The answer should hold only the lines from the one containing "Advanced Nursing Practice" through the one containing "X-33 in orbital flight over Earth's surface" in the entries below, copied exactly, without pictures.

*PROVIDED ENTRIES*:
═══

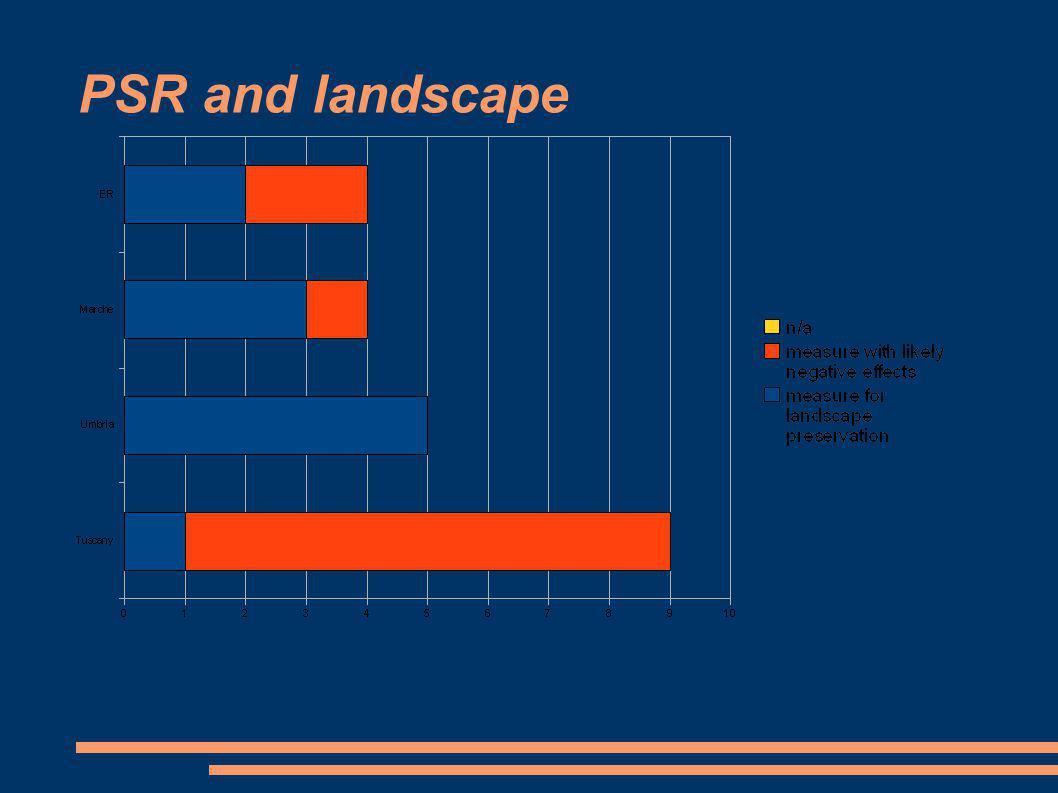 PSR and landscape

═══

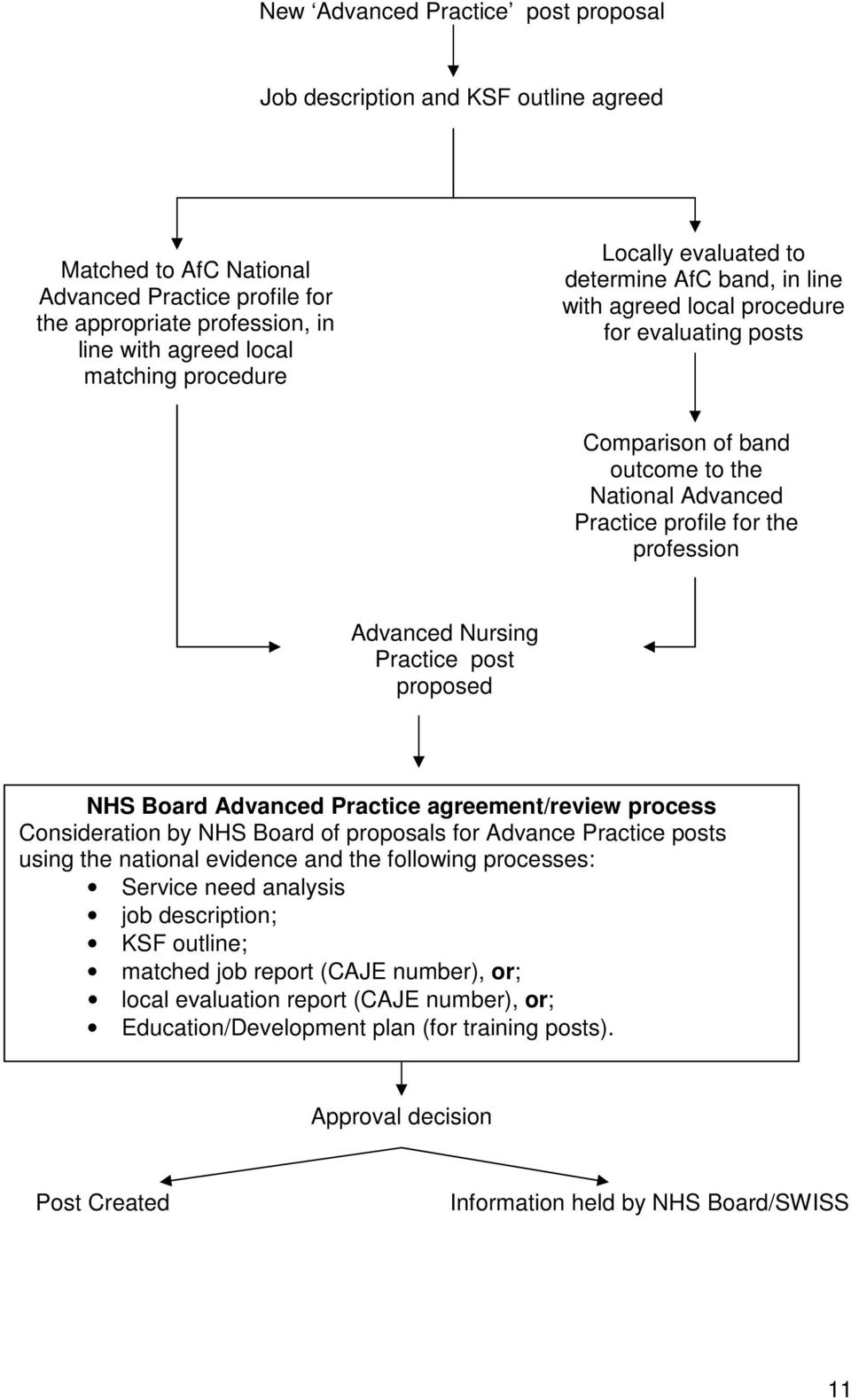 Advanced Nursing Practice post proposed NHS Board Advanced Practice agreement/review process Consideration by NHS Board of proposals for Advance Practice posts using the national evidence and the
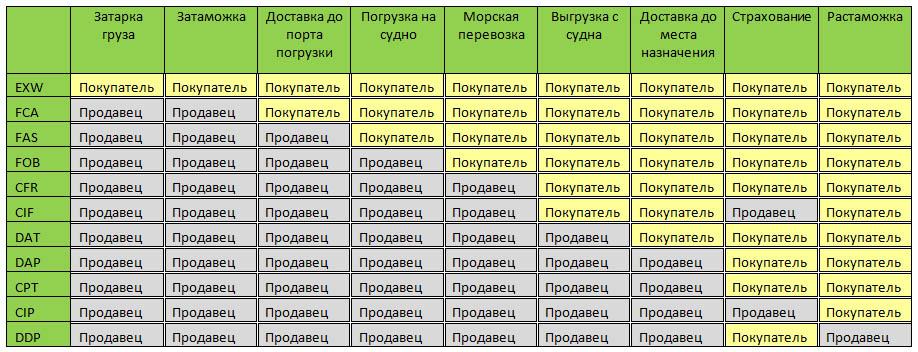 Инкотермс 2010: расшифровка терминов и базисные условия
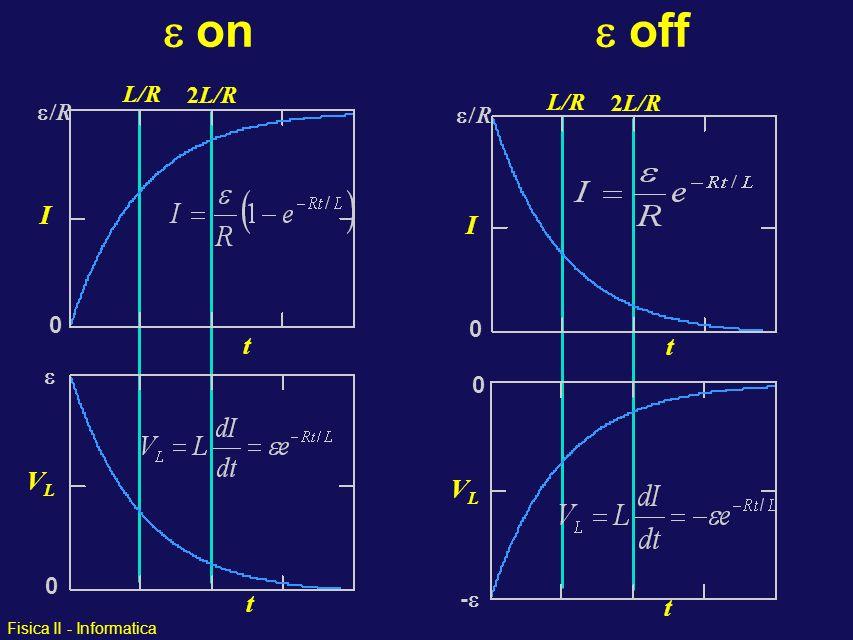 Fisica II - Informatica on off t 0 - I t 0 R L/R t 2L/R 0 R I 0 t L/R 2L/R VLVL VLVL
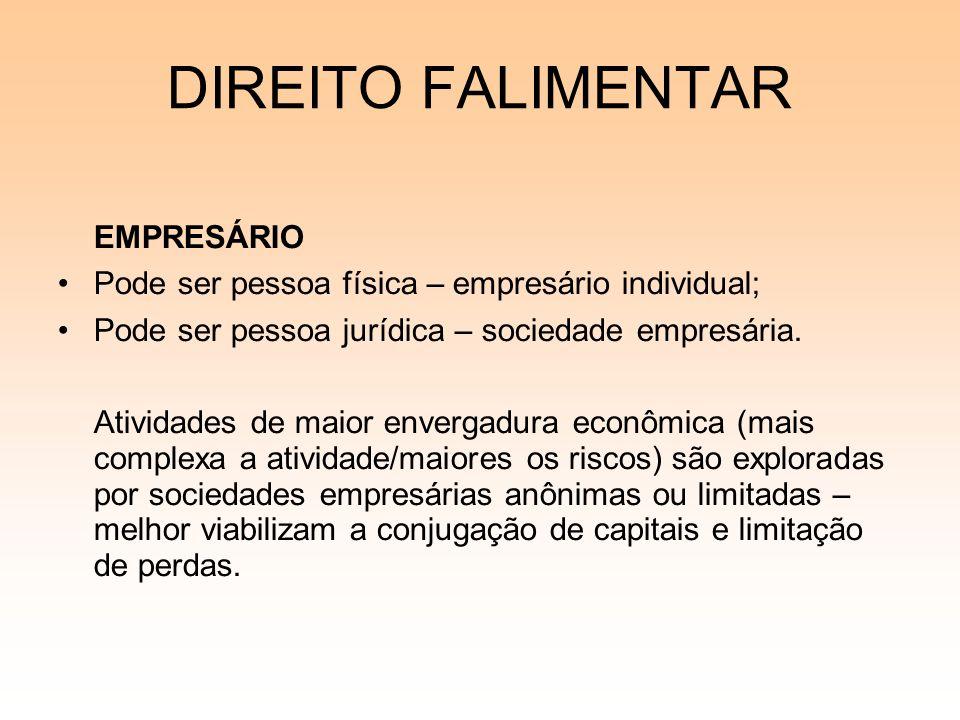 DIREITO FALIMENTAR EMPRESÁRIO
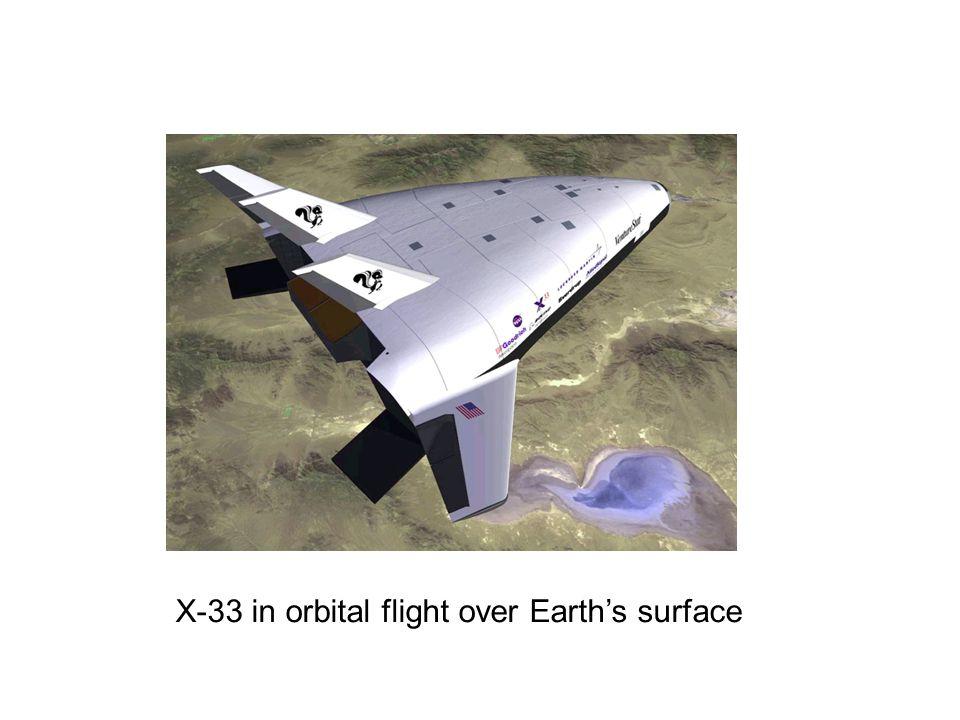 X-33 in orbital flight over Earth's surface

═══

*RESULT FOR THIS EXERCISE*:
 Advanced Nursing Practice post proposed NHS Board Advanced Practice agreement/review process Consideration by NHS Board of proposals for Advance Practice posts using the national evidence and the
 Инкотермс 2010: расшифровка терминов и базисные условия
 Fisica II - Informatica on off t 0 - I t 0 R L/R t 2L/R 0 R I 0 t L/R 2L/R VLVL VLVL
 DIREITO FALIMENTAR EMPRESÁRIO
 X-33 in orbital flight over Earth's surface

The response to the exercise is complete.